04/03/2006 12:00AM

Barbaro's owners excited by the prospect of a second Derby horse

Barclay Tagg has high hopes for Showing Up.

OZONE PARK, N.Y. - Roy and Gretchen Jackson have already made their reservations for Louisville, Ky. They're just not sure how many will be in their party.

The Jacksons, who race under the Lael Stables banner, are the owners of Barbaro, who assured his status as one of the favorites for the May 6 Kentucky Derby by winning last Saturday's $1 million Florida Derby. The Jacksons also own Showing Up, who will try to earn a position in the Derby starting gate when he runs in Saturday's Grade 1, $750,000 Wood Memorial at Aqueduct.

"We'll take as many as you can get," Roy Jackson said Monday afternoon. "It's just a dream come true if one gets there; that's what you're sort of dreaming about all along. Hope they both get there."

While Barbaro is undefeated in five starts and has won four stakes, Showing Up has won his only two career starts impressively and will make his stakes debut in the Wood. While it would seem out of character for the usually conservative Barclay Tagg to take a horse to the Derby off of three career starts, the trainer believes his horse has earned the shot to try the Wood.

"You got to be a little excited about him," Tagg said Monday from Gulfstream. "He's just done everything we've asked. There's a lot of questions. I don't know if he'll go two turns or any of that stuff. He hasn't shown me he can't. I'm just lucky he came along."

Tagg, who trained 2003 Kentucky Derby winner Funny Cide, purchased Showing Up for $60,000 at the Fasig-Tipton 2-year-old in training sales at Timonium last May. Tagg attended that sale to buy one horse for a different client, but saw two more he liked. Having no one specifically to buy them for, Tagg called up the Jacksons, who said yes, provided Tagg didn't go over budget.

**Work to be completed**
Can you copy out the article above about Barbaro's owners, word for word and in full?

**Input data**

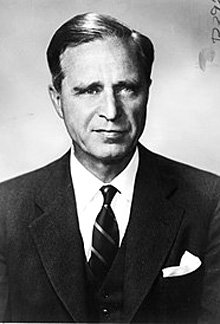 Prescott Bush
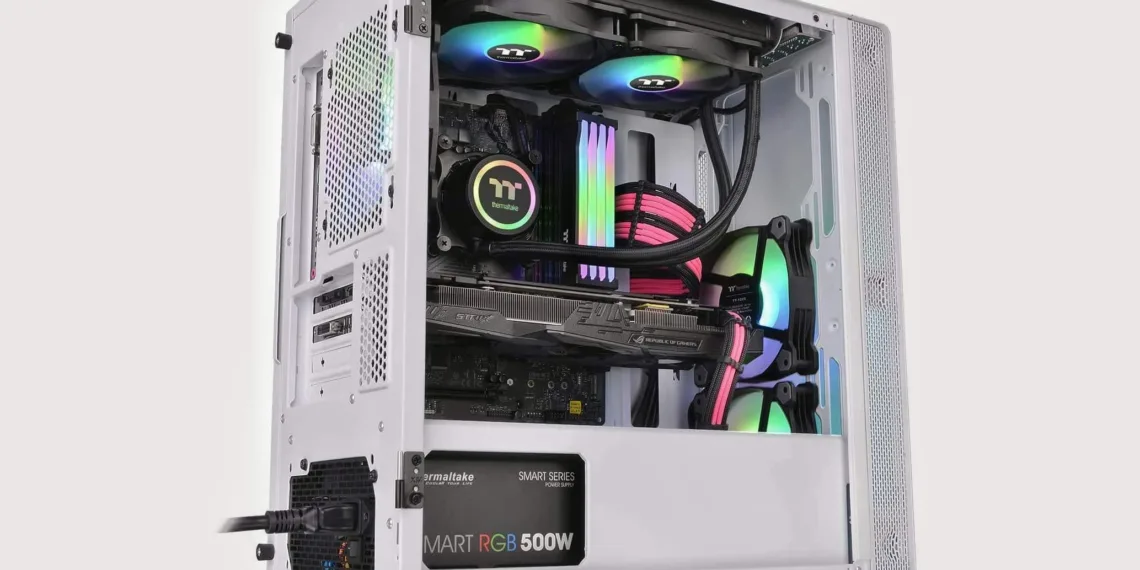Best Budget Gaming PC under $500 in 2020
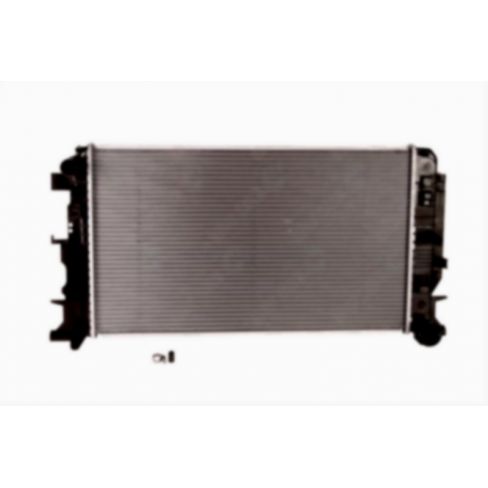 Radiator racire cu apa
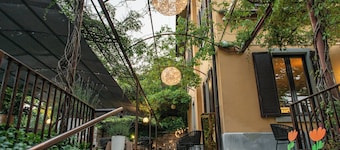Le Funi Hotel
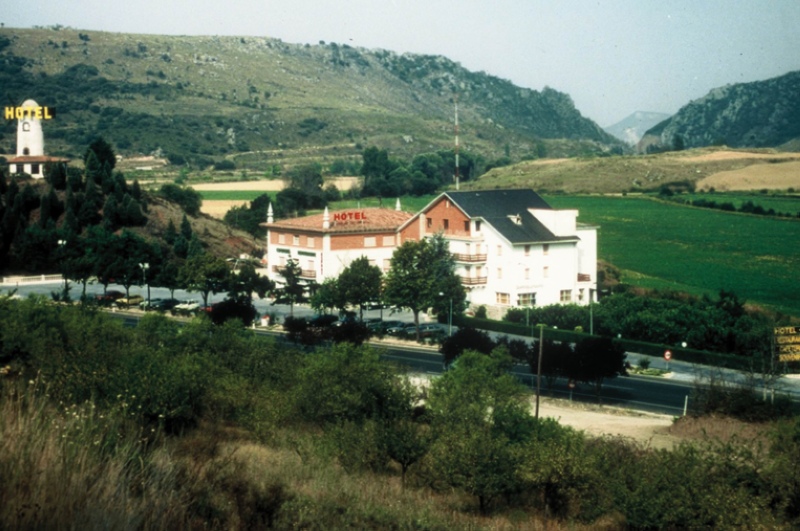 El Molino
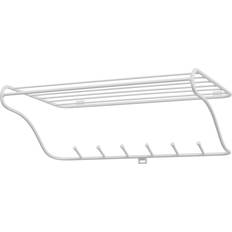 Maze Interior 84799 White Hat Shelf 60x20cm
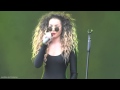 Ella Eyre - Worry about me, Orange Warsaw ...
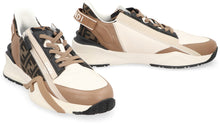Load image into Gallery viewer, Fendi Flow low-top sneakers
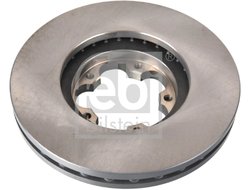 DISC FRANA FEBI BILSTEIN 174457 - Compatibil cu FORD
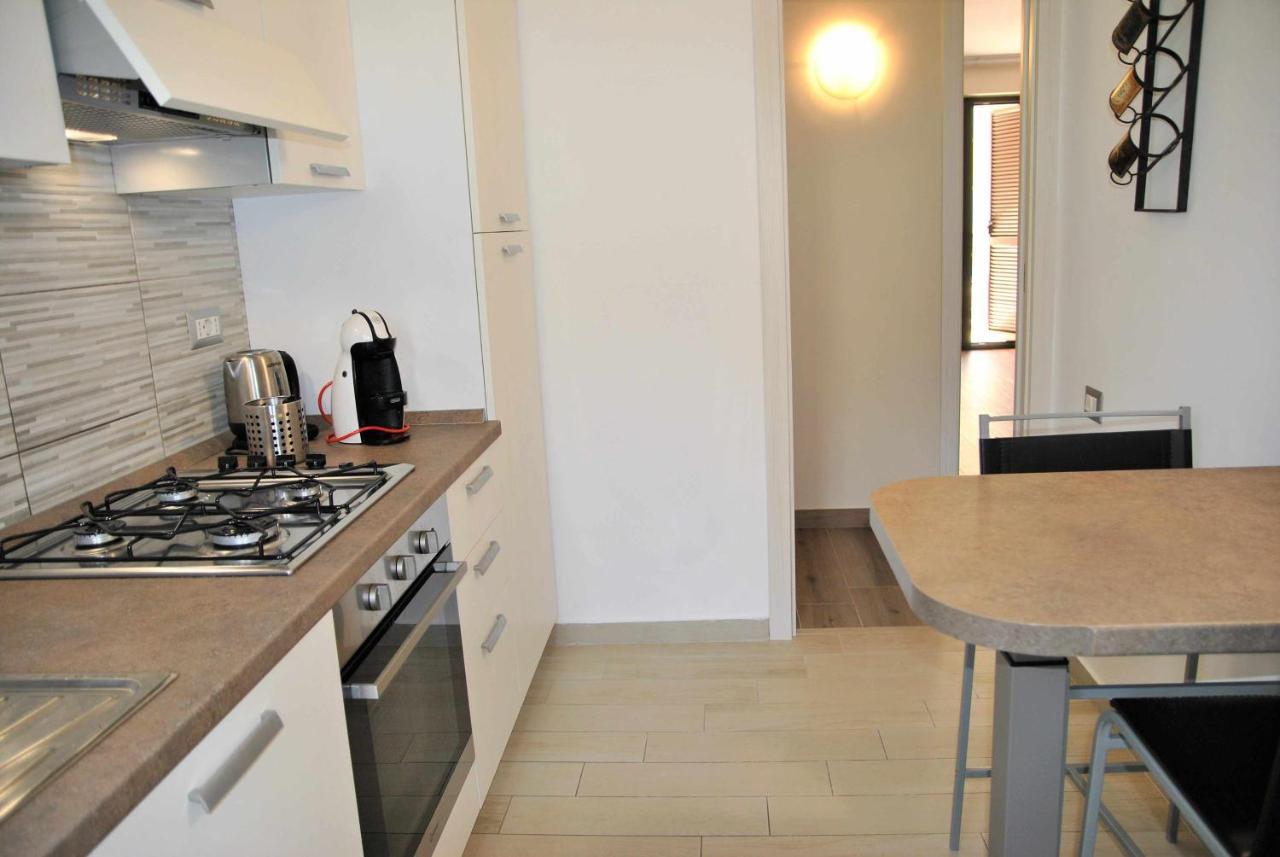 Casa Dinky Attico Con Terrazza Vista Mare Apartman Formia Kültér fotó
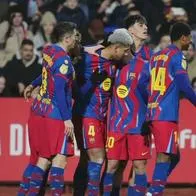 Hincha pagará larga condena en prisión, por insultos racistas en contra de jugador de Barcelona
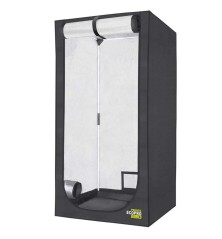 Garden HighPro Ecopro 80H grow box 80x80x180cm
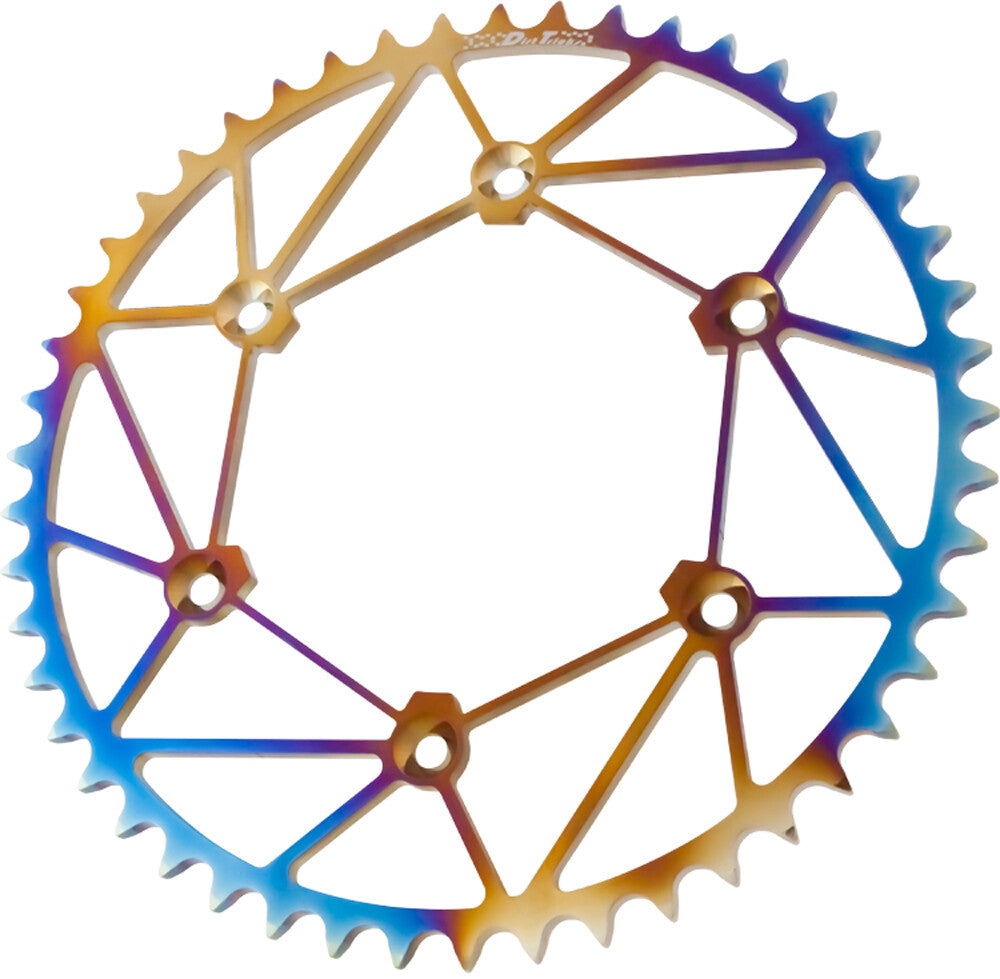 Dirt Tricks Steel Rear Sprockets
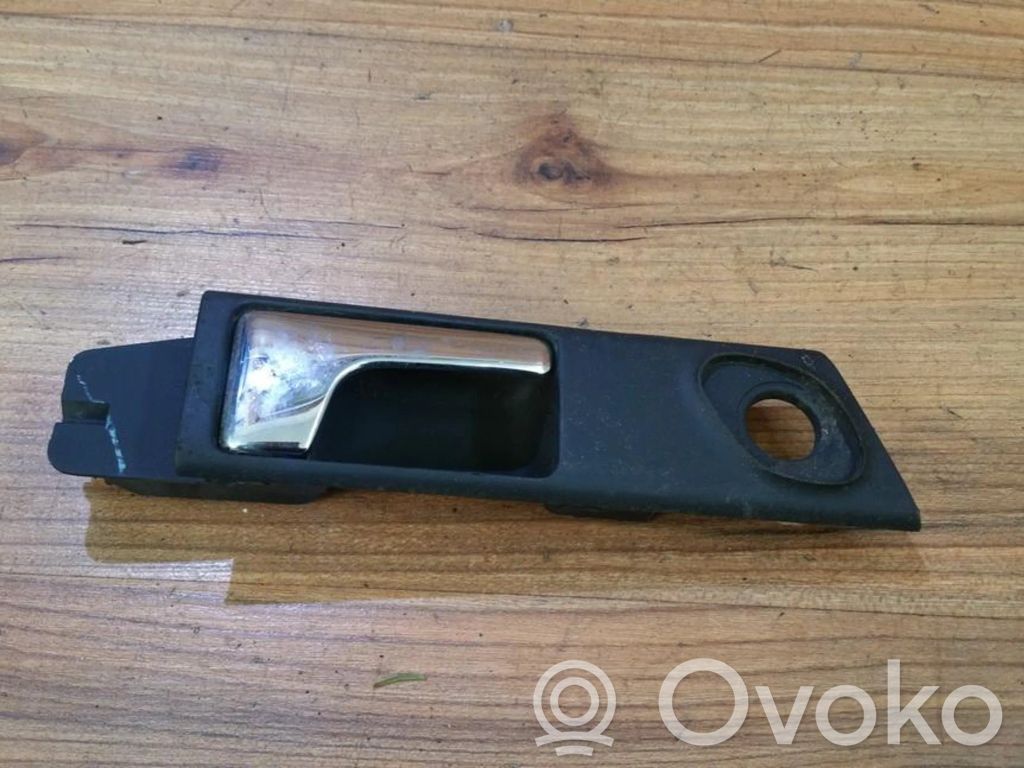 Audi A6 S6 C4 4A Manecilla interna puerta delantera 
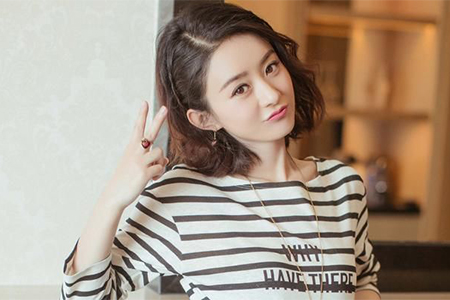 干练又不失时尚感,这几款发型适合职场的你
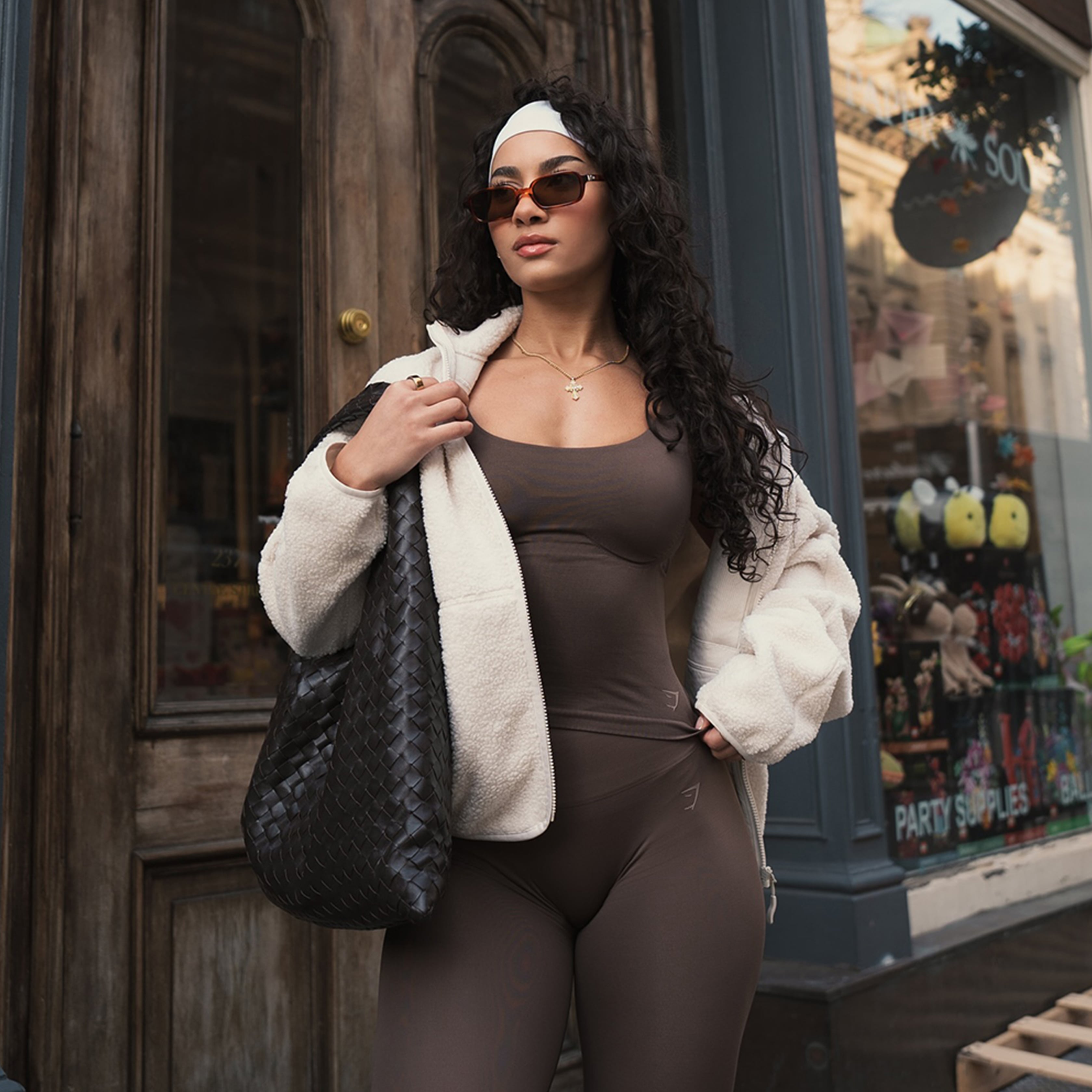 How to Style Dino Brown Color for Easy Everyday Looks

**The answer**
04/03/2006 12:00AM

Barbaro's owners excited by the prospect of a second Derby horse

Barclay Tagg has high hopes for Showing Up.

OZONE PARK, N.Y. - Roy and Gretchen Jackson have already made their reservations for Louisville, Ky. They're just not sure how many will be in their party.

The Jacksons, who race under the Lael Stables banner, are the owners of Barbaro, who assured his status as one of the favorites for the May 6 Kentucky Derby by winning last Saturday's $1 million Florida Derby. The Jacksons also own Showing Up, who will try to earn a position in the Derby starting gate when he runs in Saturday's Grade 1, $750,000 Wood Memorial at Aqueduct.

"We'll take as many as you can get," Roy Jackson said Monday afternoon. "It's just a dream come true if one gets there; that's what you're sort of dreaming about all along. Hope they both get there."

While Barbaro is undefeated in five starts and has won four stakes, Showing Up has won his only two career starts impressively and will make his stakes debut in the Wood. While it would seem out of character for the usually conservative Barclay Tagg to take a horse to the Derby off of three career starts, the trainer believes his horse has earned the shot to try the Wood.

"You got to be a little excited about him," Tagg said Monday from Gulfstream. "He's just done everything we've asked. There's a lot of questions. I don't know if he'll go two turns or any of that stuff. He hasn't shown me he can't. I'm just lucky he came along."

Tagg, who trained 2003 Kentucky Derby winner Funny Cide, purchased Showing Up for $60,000 at the Fasig-Tipton 2-year-old in training sales at Timonium last May. Tagg attended that sale to buy one horse for a different client, but saw two more he liked. Having no one specifically to buy them for, Tagg called up the Jacksons, who said yes, provided Tagg didn't go over budget.